The FSA says mortgage arrears have increased steadily since early 2007
The number of mortgage accounts in arrears has shot up by 31% in the past year, according to figures from the Financial Services Authority (FSA).
At the end of 2008 there were 377,000 accounts in arrears by 1.5% or more of their loan balance, roughly equivalent to arrears of at least three months.
It means borrowers in trouble currently hold 3.4% of all mortgage loans, with their loans worth just over £40bn.
Other government figures show house price falls are speeding up.
The City regulator has been publishing its detailed figures on the mortgage industry since the middle of last year.
They clearly illustrate how the recession, growing unemployment, and falling incomes, have made it harder for some people to repay the home loans they took out before the house price boom of the past decade reached a climax two years ago.
"With borrowers increasingly struggling to clear their arrears, the total number of loan accounts in arrears has been steadily increasing since early 2007," said the FSA.

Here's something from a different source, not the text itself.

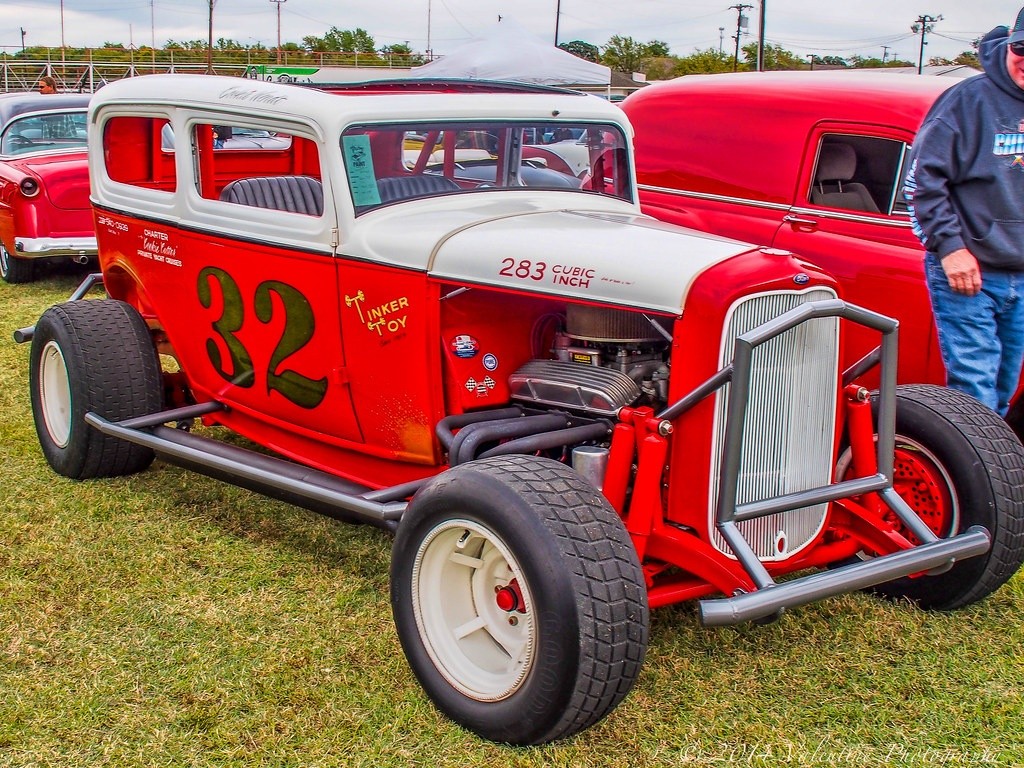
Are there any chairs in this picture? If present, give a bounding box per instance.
[219,176,325,217]
[356,175,462,216]
[810,143,881,215]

Its figures also show that many lenders are still taking risks by lending to people who cannot prove they have a stable income.
These self-certified mortgages made up 16.5% of new mortgages granted to single-income applicants in the last three months of 2008, and 20% of applicants using joint incomes.
The FSA describes these as "not evidenced" and their prevalence has fallen only slightly in the past year and a half since the housing bubble burst.
Self-certified mortgages have produced the greatest arrears problems for troubled lenders such as the Bradford & Bingley, and are sometimes referred to as "liars loans" as people have exaggerated their incomes to obtain a mortgage.
The annual rate of decline UK house prices worsened in January, according to the government's own house price index.
The index is published by the Department for Communities and Local Government (DCLG) and is based on home sales completed in January.
It said that prices were 11.5% lower than in January 2008, a faster rate of decline than the 10.2% annual fall seen in December.
This took the price of the average UK property down to £195,724, a fall of £26,034 in the past year.
However, there is some suggestion in the figures that the pace of decline may have been easing off recently.
Prices fell by 3.9% in the past three months, compared with a fall of 5.2% in the preceding quarter.
The DCLG figures suggest that the fall in house prices, which started in the autumn of 2007, has not been quite as severe as indicated by surveys from the Nationwide and the Halifax.
These surveys, based on mortgage approvals, have indicated that prices in the year to February have fallen by nearly 18%.
However, the DCLG said they were all pointing in the same direction.
"The DCLG index is currently showing a similar trend in annual house price rates to other indices available from commercial sources," it said.
The DCLG survey also indicates that the dearth of mortgage finance for first-time buyers is having a distinct effect in driving down prices.
The price of homes bought by first-timers fell by 15.4% in the year to January, compared with a drop of just 10% experienced by homes being bought by former owner-occupiers.
Prices have been falling fastest in Northern Ireland, down 14.3%, and are still highest in London, where the average home costs £301,383.
The slowest decline was in Scotland, where prices fell 6.3%.